» **Exercise input**
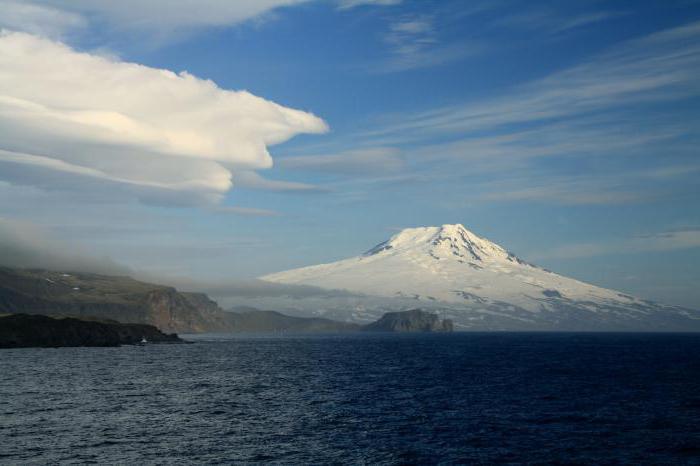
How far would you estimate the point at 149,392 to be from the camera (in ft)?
==
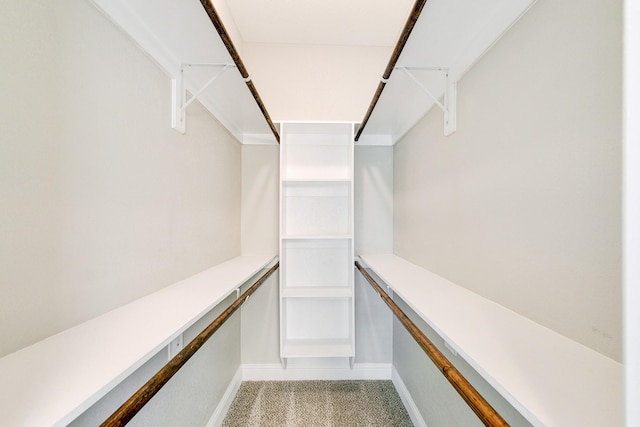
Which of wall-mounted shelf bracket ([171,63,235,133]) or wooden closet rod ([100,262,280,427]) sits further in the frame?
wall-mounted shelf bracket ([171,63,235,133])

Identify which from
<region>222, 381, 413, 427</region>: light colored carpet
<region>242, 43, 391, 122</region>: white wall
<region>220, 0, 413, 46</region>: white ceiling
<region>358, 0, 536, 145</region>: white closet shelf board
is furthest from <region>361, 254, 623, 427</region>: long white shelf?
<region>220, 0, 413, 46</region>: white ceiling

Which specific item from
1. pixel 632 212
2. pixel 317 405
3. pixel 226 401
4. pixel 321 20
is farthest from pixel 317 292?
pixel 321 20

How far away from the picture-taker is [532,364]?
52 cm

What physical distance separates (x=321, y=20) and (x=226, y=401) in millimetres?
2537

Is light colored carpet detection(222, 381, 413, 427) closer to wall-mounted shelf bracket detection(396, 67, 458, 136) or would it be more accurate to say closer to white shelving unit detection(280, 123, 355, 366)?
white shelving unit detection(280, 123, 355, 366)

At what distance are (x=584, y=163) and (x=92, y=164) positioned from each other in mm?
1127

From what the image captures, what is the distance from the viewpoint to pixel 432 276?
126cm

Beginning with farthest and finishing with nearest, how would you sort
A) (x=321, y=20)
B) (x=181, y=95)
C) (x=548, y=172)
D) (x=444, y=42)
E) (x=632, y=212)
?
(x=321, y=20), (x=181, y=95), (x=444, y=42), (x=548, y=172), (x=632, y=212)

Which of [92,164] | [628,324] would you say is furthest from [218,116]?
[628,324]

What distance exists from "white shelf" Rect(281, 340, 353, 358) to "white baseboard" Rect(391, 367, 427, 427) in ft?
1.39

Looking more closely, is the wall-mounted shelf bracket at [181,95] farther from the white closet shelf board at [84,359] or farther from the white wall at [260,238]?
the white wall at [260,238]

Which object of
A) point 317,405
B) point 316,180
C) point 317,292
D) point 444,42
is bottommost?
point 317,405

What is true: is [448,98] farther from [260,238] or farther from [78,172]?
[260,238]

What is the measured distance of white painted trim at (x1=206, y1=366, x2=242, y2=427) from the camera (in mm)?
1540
* * *
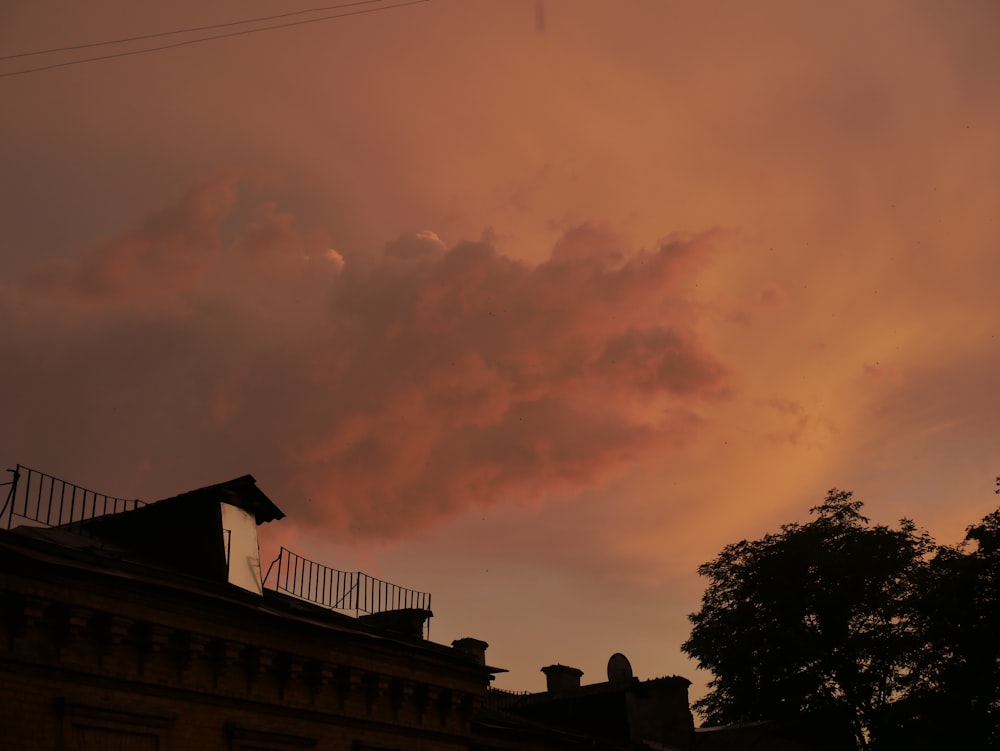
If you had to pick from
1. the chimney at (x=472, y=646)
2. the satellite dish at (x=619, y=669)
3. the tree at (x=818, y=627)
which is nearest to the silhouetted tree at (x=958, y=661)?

» **Given instruction**
Pull out each line from the items above that contains the word "closet", copying every such line in full.

» **Written answer**
Which of wall-mounted shelf bracket ([171,63,235,133]) or wooden closet rod ([100,262,280,427]) sits further in the frame?
<region>358, 0, 536, 145</region>: white closet shelf board
Looking more closely, is the wall-mounted shelf bracket at [181,95] farther from the white closet shelf board at [84,359] or farther from the white wall at [260,238]?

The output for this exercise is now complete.